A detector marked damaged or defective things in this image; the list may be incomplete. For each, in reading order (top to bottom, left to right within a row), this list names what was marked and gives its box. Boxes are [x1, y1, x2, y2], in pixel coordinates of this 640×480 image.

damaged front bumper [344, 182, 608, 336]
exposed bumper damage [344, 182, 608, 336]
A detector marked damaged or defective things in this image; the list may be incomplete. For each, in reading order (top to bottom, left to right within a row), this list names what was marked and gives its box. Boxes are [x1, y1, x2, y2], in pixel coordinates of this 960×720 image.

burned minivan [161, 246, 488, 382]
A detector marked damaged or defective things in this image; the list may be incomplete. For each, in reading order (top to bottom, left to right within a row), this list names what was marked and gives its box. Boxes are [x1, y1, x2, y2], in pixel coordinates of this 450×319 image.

--

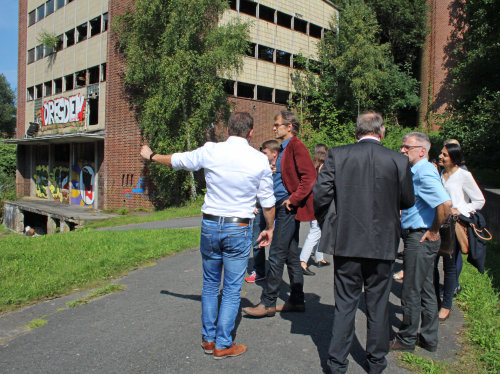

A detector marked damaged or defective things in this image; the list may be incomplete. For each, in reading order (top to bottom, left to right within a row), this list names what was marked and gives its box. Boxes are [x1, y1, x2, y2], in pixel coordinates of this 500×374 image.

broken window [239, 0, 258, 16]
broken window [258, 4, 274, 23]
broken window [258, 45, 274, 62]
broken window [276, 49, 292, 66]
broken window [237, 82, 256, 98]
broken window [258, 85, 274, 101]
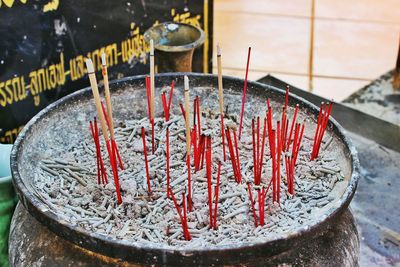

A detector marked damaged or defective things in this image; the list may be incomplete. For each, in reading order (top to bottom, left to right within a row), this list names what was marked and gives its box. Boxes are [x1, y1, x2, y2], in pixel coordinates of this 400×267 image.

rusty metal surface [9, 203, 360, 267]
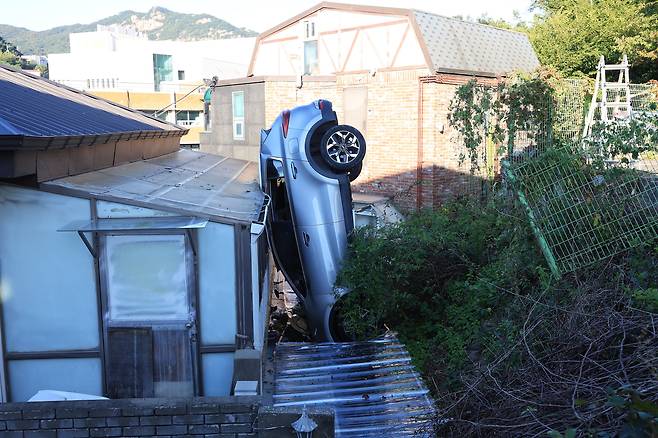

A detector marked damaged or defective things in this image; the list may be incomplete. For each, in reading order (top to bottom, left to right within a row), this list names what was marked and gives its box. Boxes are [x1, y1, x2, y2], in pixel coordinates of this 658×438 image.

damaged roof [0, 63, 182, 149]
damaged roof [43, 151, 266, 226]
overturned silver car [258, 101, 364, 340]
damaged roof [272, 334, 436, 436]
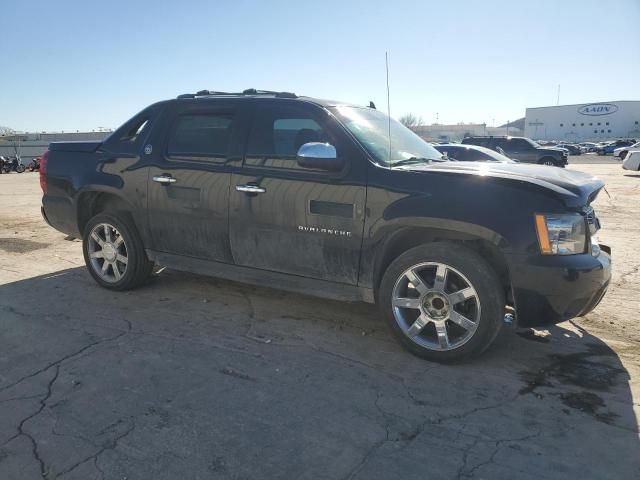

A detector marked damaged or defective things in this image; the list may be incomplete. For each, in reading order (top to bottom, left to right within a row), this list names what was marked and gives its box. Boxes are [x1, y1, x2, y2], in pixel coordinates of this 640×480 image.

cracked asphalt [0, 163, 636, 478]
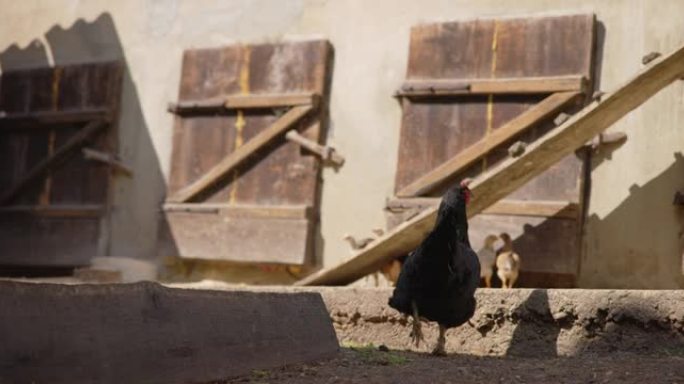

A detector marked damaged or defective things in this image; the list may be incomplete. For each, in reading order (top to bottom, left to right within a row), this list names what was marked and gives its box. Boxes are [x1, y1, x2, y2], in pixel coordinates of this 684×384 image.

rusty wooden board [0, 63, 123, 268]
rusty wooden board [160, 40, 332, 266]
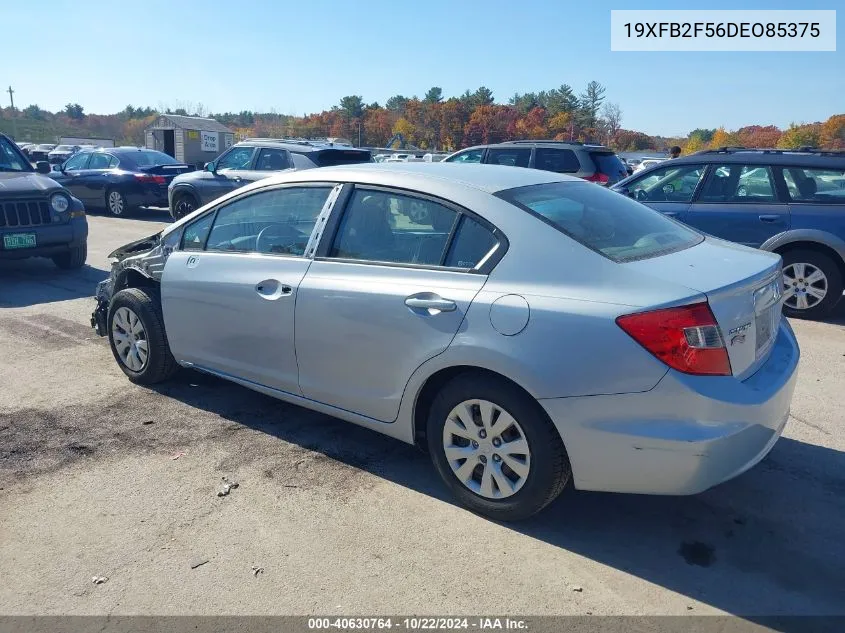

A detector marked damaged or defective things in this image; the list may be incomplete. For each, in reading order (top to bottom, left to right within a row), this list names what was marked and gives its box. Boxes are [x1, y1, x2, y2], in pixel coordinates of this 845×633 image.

...

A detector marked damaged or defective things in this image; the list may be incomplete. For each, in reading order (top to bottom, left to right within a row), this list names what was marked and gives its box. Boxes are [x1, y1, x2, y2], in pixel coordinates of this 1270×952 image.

Requirement:
Reproduce the records verbatim from the line containing "this 400×267 image." through the line containing "damaged roof [272, 334, 436, 436]", including both of those lines. Omit the pictures.

Exercise result:
A detector marked damaged or defective things in this image; the list may be incomplete. For each, in reading order (top to bottom, left to right within a row), this list names what was marked and gives its box. Boxes are [x1, y1, x2, y2], in pixel coordinates of this 400×267 image.

rusty metal surface [9, 203, 360, 267]

A detector marked damaged or defective things in this image; the list may be incomplete. For each, in reading order (top to bottom, left to right within a row), this list names what was marked and gives its box. Boxes are [x1, y1, x2, y2], in pixel coordinates of this 658×438 image.

damaged roof [0, 63, 182, 149]
damaged roof [43, 151, 266, 226]
overturned silver car [258, 101, 364, 340]
damaged roof [272, 334, 436, 436]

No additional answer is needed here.